*TASK DATA*
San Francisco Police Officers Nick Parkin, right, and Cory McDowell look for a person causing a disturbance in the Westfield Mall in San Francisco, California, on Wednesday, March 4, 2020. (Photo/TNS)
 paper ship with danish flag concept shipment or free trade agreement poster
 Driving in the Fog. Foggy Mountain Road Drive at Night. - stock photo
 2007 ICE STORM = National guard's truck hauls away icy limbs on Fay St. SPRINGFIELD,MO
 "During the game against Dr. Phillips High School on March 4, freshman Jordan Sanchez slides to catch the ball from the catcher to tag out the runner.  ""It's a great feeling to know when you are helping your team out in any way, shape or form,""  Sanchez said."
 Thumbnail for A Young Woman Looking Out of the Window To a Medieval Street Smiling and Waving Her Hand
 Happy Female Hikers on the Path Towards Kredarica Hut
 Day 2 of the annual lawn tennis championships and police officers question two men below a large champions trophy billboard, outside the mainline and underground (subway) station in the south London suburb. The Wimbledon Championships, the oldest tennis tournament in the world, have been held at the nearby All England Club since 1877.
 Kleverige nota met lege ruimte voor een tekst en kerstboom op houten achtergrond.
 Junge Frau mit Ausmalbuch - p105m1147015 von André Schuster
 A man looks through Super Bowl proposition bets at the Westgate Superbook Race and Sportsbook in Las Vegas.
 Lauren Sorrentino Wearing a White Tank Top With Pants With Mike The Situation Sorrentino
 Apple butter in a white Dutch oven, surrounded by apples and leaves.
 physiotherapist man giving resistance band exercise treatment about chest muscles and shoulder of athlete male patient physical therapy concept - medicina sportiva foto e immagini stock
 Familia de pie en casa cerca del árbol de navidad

*PROBLEM REQUIREMENTS*
Nothing but the exact lines of the data above, from the line containing "Apple butter in" through the last, should appear in the answer.

*EXERCISE RESPONSE*
 Apple butter in a white Dutch oven, surrounded by apples and leaves.
 physiotherapist man giving resistance band exercise treatment about chest muscles and shoulder of athlete male patient physical therapy concept - medicina sportiva foto e immagini stock
 Familia de pie en casa cerca del árbol de navidad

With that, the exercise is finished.